Spiccano le figure dei profeti, che probabilmente vennero fatti dallo stesso Nicolas von Verdun, mentre il resto dell’arca venne commissionata ai suoi scolari di bottega.  Sul pannello trapezoidale della fronte dello scrigno è possibile vedere la raffigurazione della Vergine in Trono con bambino, mentre sulla sinistra i tre Re Magi in adorazione accompagnati dal re Ottone IV, sulla destra il battesimo di Cristo nel fiume Giornado. Queste figure sono sovraste da un Cristo Giudice in trono.

particolare dello scrigno dei magi
Particolare del Cristo Giudice in Maestà, i tre Re Magi in adorazione in basso a sinistra, a destra il Battesimo di Cristo e al centro la Vergine in Maestà con bambino

Sulla destra del pannello trapezoidale sono raffigurati re Nerone e sua moglie Agrippina (nata proprio a Colonia), che fece diventare la città una Colonia romana. L’intero sarcofago è tempestato da più di 1700 pietre e perle preziose, olre a 304 gemme dell’antica Roma sulle quali sono raffigurati Dei e Dee pagane e Imperatori romani.

particolare dello scrigno dei magi
Particolare della grata tempestata di pietre e perle preziose dalla quale si possono intravedere i tre crani incoronati di Caspar, Melchior e Baldasar

Ci vollero circa trent’anni, dal 1190 al 1225, per realizzare il pesante reliquario di trecento chili, alto più di un metro e mezzo e lunga più di due metri, a oggi il più grande sarcofago d’Europa.

Storia del duomo

La preziosa e famosa arca accrebbe maggiormente l’interesse dei fedeli che si accalcavano nella chiesa romanica per adorare e ammirare le reliquie e lo scrigno che le custodisce. Da ciò nasce l’esigenza di crearne una nuova chiesa attorno lo scrigno, altrettanto preziosa, in pieno stile gotico: lo stile architettonico più maestoso di quei tempi, ma, possiamo concordare, anche uno degli stili architettonici più audaci di sempre, che ha dato vita agli edifici più spettacolari mai creati. Sulla scia della chiesa di Saint-Chapelle a Parigi e della gran cattedrale di Amiens, il progetto della cattedrale di Colonia dei santi Pietro e Maria ambisce a sorclassare in grandezza e maestosità ogni esempio esistente per ottenere il primato del più grande tempio di Dio mai costruito.

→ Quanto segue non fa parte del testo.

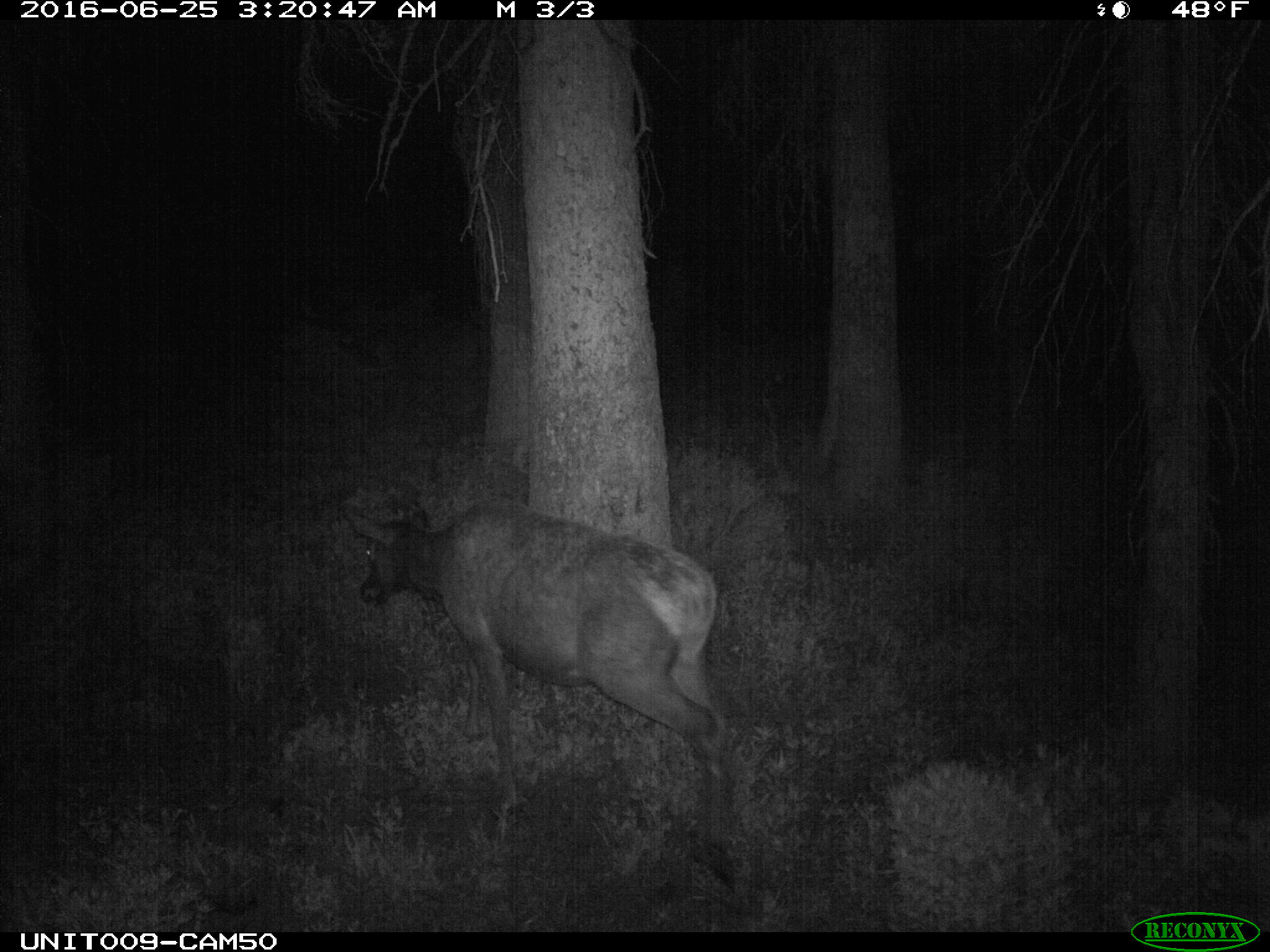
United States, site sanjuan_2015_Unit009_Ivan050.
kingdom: Animalia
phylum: Chordata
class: Mammalia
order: Artiodactyla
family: Cervidae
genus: Cervus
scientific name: Cervus elaphus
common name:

Una cattedrale che mira al cielo

Le nuove conoscenza tecniche e i nuovi mezzi di costruzione del periodo hanno permesso agli architetti di liberarsi dagli spessi muri portatnti e massicci in favore di una slanciatezza vigorosa.

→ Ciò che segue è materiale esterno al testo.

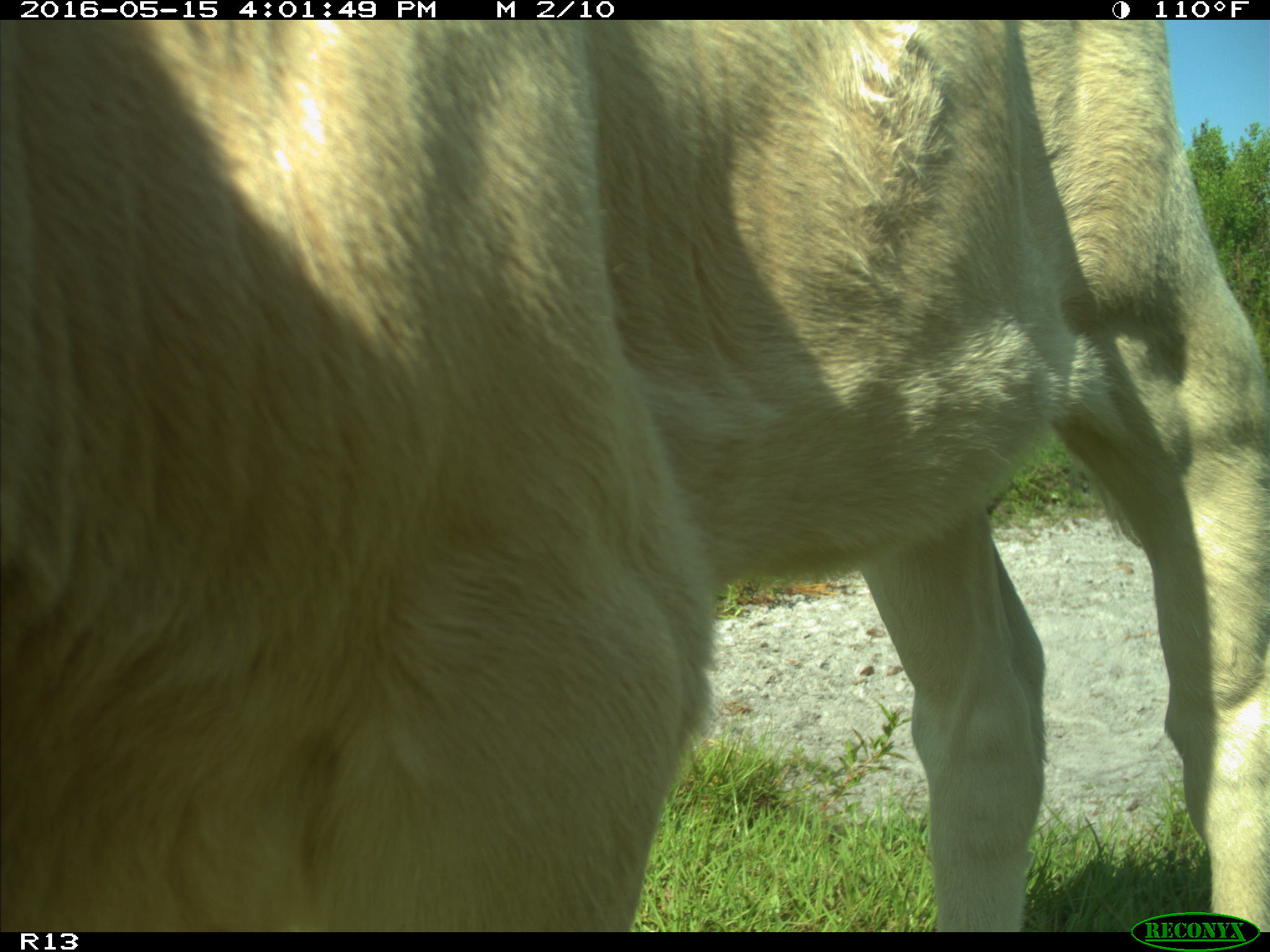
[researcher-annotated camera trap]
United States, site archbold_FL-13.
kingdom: Animalia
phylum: Chordata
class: Mammalia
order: Artiodactyla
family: Bovidae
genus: Bos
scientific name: Bos taurus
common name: domestic cow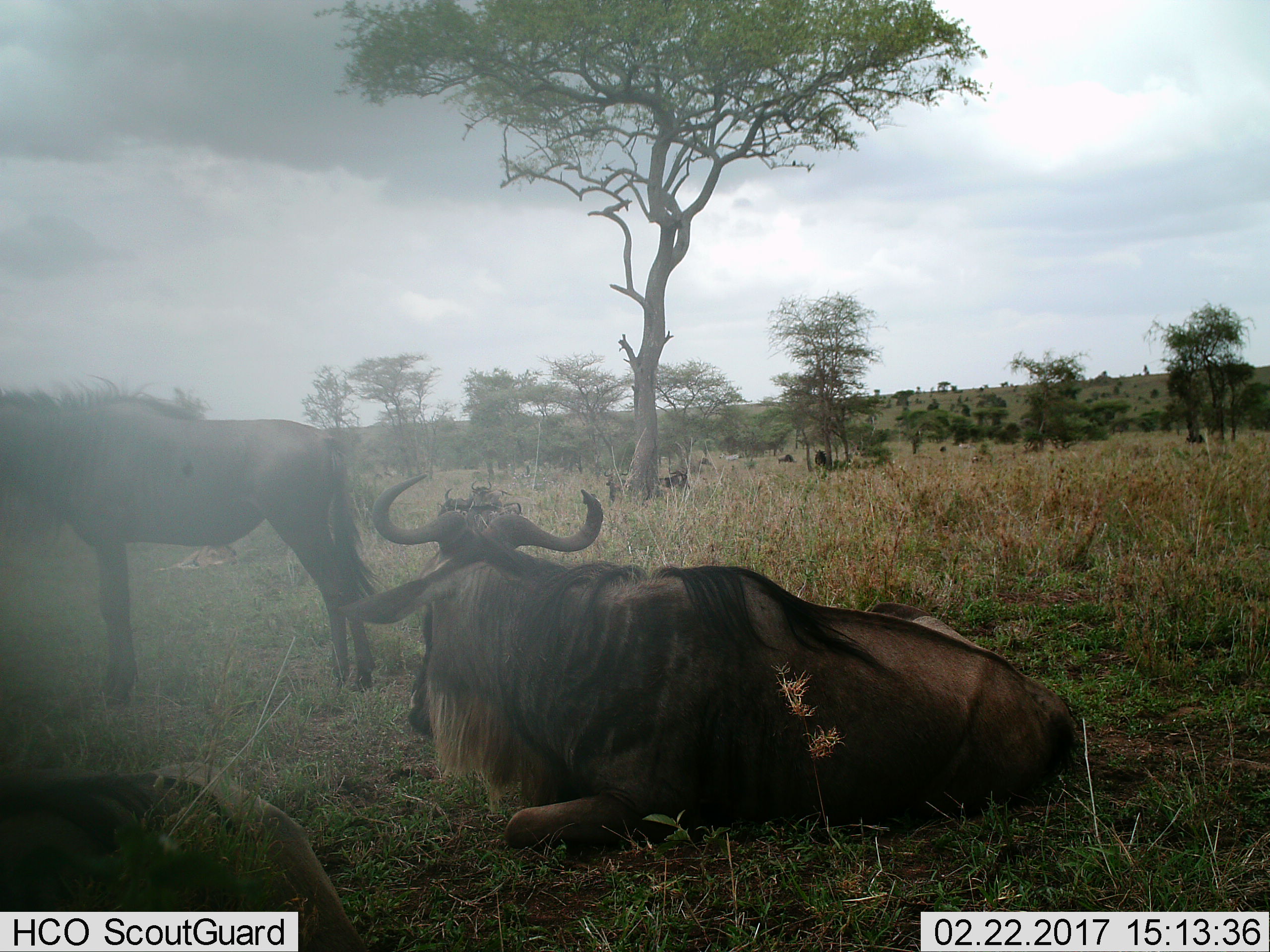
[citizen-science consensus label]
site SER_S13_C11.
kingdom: Animalia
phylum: Chordata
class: Mammalia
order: Artiodactyla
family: Bovidae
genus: Connochaetes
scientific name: Connochaetes taurinus taurinus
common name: blue wildebeest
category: wildebeestblue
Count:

“Il nuovo sistema costruttivo permette non solo di innalzare gli edifici ma di scaricare in gran parte pareti da funzioni portanti, consentendo un loro progressivo alleggerimento. Diventa così possibile “svuotarle” sempre più, lasciando ampio spazio a grandi finestre con vetrate policrome: le chiese si trasformano così in templi di luce. Questo processo è meno evidente in Italia dove le pareti mantengono una salda struttura muraria, e in Inghilterra, mentre è particolarmente pronunciato -oltre che nel Gotico rayonnant francese- in area germanica, che pur recependo con un certo ritardo il nuovo linguaggio, ne sviluppa una versione caratterizzata dagli arditi slanci verticali. Il coro della Cattedrale di Colonia, avviato nel 1248, sembra una sfida ai limiti statici: è infatti altissimo e caratterizzato da grandi finestre a ogni livello, che assicurano un’impressionante diffusione della luce”.

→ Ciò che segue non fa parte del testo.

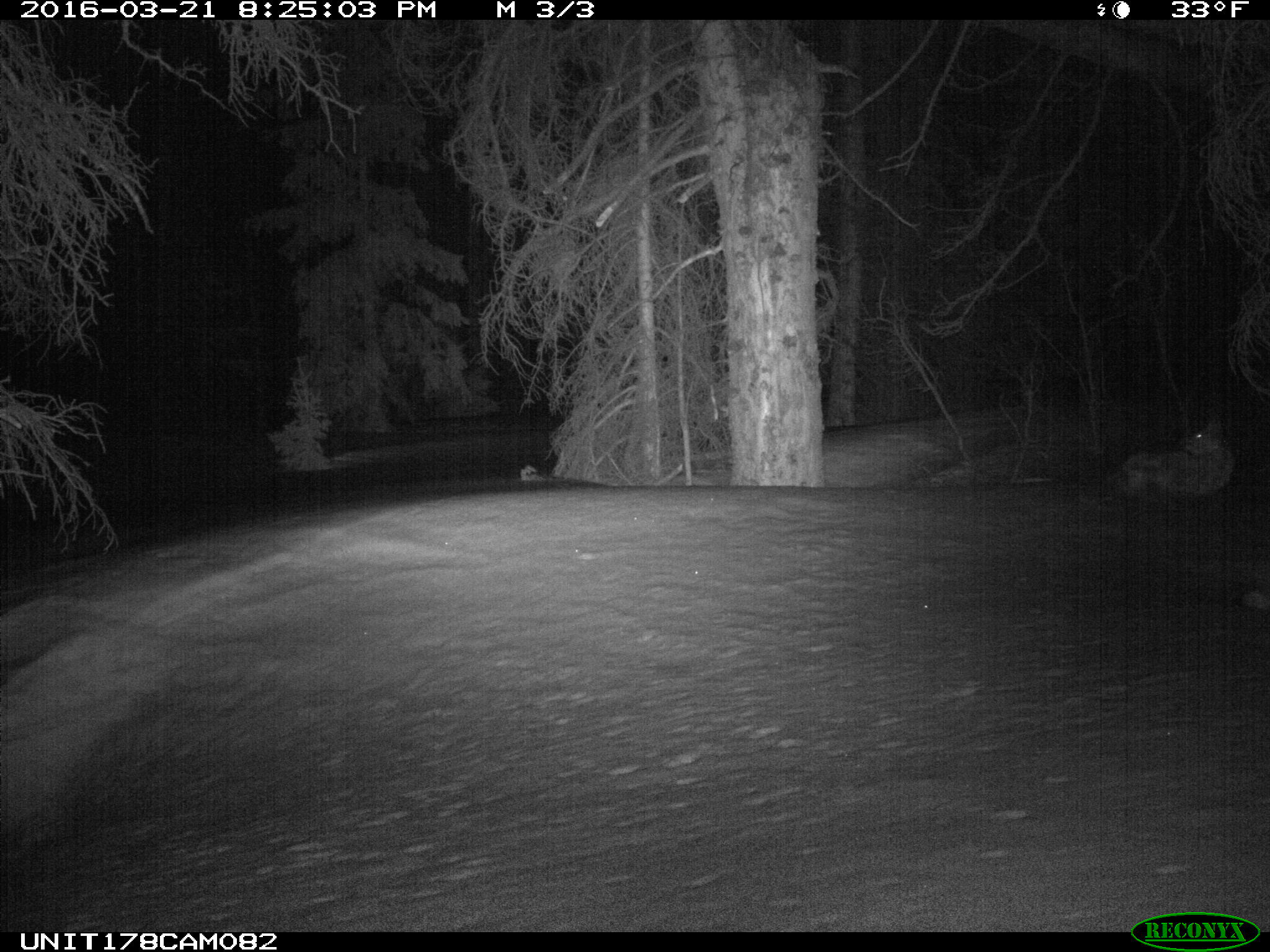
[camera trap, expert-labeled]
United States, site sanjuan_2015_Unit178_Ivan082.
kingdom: Animalia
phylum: Chordata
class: Mammalia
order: Carnivora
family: Canidae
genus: Canis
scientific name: Canis latrans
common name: coyote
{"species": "Canis latrans (coyote)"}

C.Bertelli, Invito all’Arte, 2017

 Ai tempi cominciava a farsi strada una nuova concezione teologica che associava l’adorazione di Dio con l’aspettativa di chiese che fossero connesse al regno dei cieli, prefigurandosi come un ponte, una fune tesa tra l’uomo e il divino, dove l’interno delle chiese fossero sommerse da una luce angelica e un’architettura che mirava al cielo per elevare lo spirito del credente e avvicinarlo al regno di Dio.

L’inizio dei lavori

I lavori cominciarono il 15 agosto 1248, ma la storia del cantiere fu molto lunga e travagliata. Tra lavori in corso e interrotti, la chiesa venne ultimata solo nel 1880, richiedendo quindi più di 600 anni per essere ultimata. Il progetto dell’edificio venne realizzato da Mastro Gerardus che chiaramente non riuscì a vedere la sua opera compiuta.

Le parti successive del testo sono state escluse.